Densho Digital Archive
Manzanar National Historic Site Collection
Title: Art Okuno Interview
Narrator: Art Okuno
Interviewer: Kirk Peterson
Location: Las Vegas, Nevada
Date: September 1, 2009
Densho ID: denshovh-oart-01-0009

<Begin Segment 9>

KP: So did things change for you, after Pearl Harbor? Did you notice any change? You were still commuting, going to school?

AO: Yeah, well, of course. Yes. I was able to finish my sophomore year. Well, of course, we had rationing and blackouts, but that affected everyone. What changed was when they put up these posters on telephone poles saying that by a certain-certain date everyone in this district have to move out and assemble at the local YMCA on a certain-certain date, with just what you could carry. And that's what happened.

KP: Did that come as a surprise to you when you saw those posters, or did you hear rumors about it first?

AO: Yeah, it was a surprise, because there weren't too many instant communications those days. Yeah. And of course, maybe it wasn't, because I was called, I was classified by a draft board as 1-A.

KP: And when was that?

AO: Maybe like three, four months after the war, December 7th. And then in about three months they changed my classification to 4-C, which was an "enemy alien." That, that sort of got to me.

KP: And so were you thinking about military service at that time?

AO: No, no.

KP: I mean, did you think it might be an inevitability now that the U.S. was in the war that you would go into the army?

AO: No, I didn't even think about that. No. I was intent on just finishing school then.

KP: So what, you said it really got to you. In what way?

AO: Well here I'm a United States citizen and I was classified as an "enemy alien."

KP: So do you remember leaving San Francisco? Where were you at that time?

AO: San Francisco.

KP: You were still living at home with your parents?

AO: Yes. Yeah, we, I left with my father, mother, and my brother.

KP: What did you do with your things?

AO: Oh, we were renting, so most of the things that we had, like tables and chairs and, we just gave them away because peddlers would come by and say, "You have anything you want to, us to carry away?" Say, "Well, take it." And then we stored some things in the local church, the Buddhist and reform church, but turned out that the things in the reform church are vandalized. I went to get them and some things were missing when I went there.

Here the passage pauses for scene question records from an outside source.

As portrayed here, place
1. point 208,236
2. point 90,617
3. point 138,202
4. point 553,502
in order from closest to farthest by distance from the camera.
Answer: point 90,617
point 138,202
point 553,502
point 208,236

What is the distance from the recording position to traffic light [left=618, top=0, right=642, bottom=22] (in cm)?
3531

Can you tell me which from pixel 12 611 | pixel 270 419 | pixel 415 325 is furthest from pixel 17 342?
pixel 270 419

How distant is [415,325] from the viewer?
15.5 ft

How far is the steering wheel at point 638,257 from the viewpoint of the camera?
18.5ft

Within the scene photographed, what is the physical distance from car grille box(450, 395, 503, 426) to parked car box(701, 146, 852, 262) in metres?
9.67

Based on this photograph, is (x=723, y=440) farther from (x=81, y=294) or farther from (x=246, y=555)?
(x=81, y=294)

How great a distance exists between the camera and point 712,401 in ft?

KP: Did your family have, we hear stories about people who, right after Pearl Harbor, got rid of photographs and other things that they felt connected them with Japan, do you remember your family doing that at all?

AO: Photographs?

KP: Well, sometimes people had photographs of the emperor and stuff like that, and then after Pearl Harbor a lot of people destroyed things they thought might link them unduly to Japan. Did your family...

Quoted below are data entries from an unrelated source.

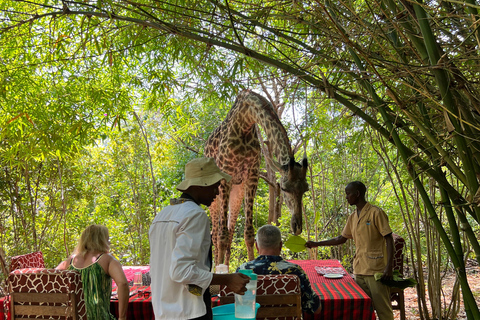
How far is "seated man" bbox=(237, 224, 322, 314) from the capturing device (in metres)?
2.43

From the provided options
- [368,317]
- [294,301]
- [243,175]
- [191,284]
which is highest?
[243,175]

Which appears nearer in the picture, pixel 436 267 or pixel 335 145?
pixel 436 267

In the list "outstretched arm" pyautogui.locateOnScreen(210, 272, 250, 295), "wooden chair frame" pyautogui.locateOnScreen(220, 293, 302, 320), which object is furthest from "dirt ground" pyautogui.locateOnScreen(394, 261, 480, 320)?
"outstretched arm" pyautogui.locateOnScreen(210, 272, 250, 295)

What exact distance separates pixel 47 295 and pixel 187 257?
1241 mm

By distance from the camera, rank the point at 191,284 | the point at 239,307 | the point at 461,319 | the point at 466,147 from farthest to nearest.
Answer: the point at 461,319 < the point at 239,307 < the point at 191,284 < the point at 466,147

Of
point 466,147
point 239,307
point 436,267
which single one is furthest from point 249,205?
point 466,147

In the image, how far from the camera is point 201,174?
79.2 inches

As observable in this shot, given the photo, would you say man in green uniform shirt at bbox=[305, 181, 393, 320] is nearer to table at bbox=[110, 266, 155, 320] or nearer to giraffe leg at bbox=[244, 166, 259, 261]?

AO: Oh, no. We didn't have any pictures of the emperor on the wall or anything, but we got rid of our BB guns and even our Japanese textbooks that we used in school. We burned 'em. Yeah.

KP: And why'd you do that?

AO: Well, we heard someone might be coming around investigating, that's why.

KP: Did someone come around to investigate?

AO: Not really.

KP: Did you hear about, did you have any friends in the neighborhood that, or friends of the family that were investigated?

AO: Well, not friends, but I knew people were investigated, especially men. They were taken, if they were prominent in the community, they were taken away to camp, separate camp.